WHAT TO PRODUCE – Return the full listing exactly as it is written.

++++ SOURCE DATA

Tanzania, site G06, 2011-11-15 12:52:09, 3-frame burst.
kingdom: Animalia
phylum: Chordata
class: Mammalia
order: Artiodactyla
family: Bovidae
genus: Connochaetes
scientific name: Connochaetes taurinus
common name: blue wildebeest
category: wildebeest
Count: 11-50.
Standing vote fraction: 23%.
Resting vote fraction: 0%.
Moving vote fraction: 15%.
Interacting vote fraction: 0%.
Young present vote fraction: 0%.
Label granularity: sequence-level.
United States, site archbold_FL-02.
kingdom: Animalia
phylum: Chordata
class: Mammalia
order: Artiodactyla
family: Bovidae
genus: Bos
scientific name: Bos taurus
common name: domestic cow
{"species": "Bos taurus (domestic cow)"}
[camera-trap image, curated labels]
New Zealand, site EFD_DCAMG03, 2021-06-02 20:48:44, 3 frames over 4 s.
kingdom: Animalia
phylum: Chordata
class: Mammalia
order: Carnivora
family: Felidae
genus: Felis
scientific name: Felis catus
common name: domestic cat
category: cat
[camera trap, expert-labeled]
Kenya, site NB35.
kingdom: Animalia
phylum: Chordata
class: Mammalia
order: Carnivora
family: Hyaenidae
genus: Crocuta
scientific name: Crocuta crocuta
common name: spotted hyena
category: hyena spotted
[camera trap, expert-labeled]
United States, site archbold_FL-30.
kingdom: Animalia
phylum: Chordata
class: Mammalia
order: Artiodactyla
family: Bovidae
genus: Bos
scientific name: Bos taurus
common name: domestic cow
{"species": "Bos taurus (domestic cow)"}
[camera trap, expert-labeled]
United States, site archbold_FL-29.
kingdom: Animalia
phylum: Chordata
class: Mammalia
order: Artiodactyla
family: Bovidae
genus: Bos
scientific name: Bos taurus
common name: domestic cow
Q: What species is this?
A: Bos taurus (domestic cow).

++++++++

WORKED SOLUTION –
Tanzania, site G06, 2011-11-15 12:52:09, 3-frame burst.
kingdom: Animalia
phylum: Chordata
class: Mammalia
order: Artiodactyla
family: Bovidae
genus: Connochaetes
scientific name: Connochaetes taurinus
common name: blue wildebeest
category: wildebeest
Count: 11-50.
Standing vote fraction: 23%.
Resting vote fraction: 0%.
Moving vote fraction: 15%.
Interacting vote fraction: 0%.
Young present vote fraction: 0%.
Label granularity: sequence-level.
United States, site archbold_FL-02.
kingdom: Animalia
phylum: Chordata
class: Mammalia
order: Artiodactyla
family: Bovidae
genus: Bos
scientific name: Bos taurus
common name: domestic cow
{"species": "Bos taurus (domestic cow)"}
[camera-trap image, curated labels]
New Zealand, site EFD_DCAMG03, 2021-06-02 20:48:44, 3 frames over 4 s.
kingdom: Animalia
phylum: Chordata
class: Mammalia
order: Carnivora
family: Felidae
genus: Felis
scientific name: Felis catus
common name: domestic cat
category: cat
[camera trap, expert-labeled]
Kenya, site NB35.
kingdom: Animalia
phylum: Chordata
class: Mammalia
order: Carnivora
family: Hyaenidae
genus: Crocuta
scientific name: Crocuta crocuta
common name: spotted hyena
category: hyena spotted
[camera trap, expert-labeled]
United States, site archbold_FL-30.
kingdom: Animalia
phylum: Chordata
class: Mammalia
order: Artiodactyla
family: Bovidae
genus: Bos
scientific name: Bos taurus
common name: domestic cow
{"species": "Bos taurus (domestic cow)"}
[camera trap, expert-labeled]
United States, site archbold_FL-29.
kingdom: Animalia
phylum: Chordata
class: Mammalia
order: Artiodactyla
family: Bovidae
genus: Bos
scientific name: Bos taurus
common name: domestic cow
Q: What species is this?
A: Bos taurus (domestic cow).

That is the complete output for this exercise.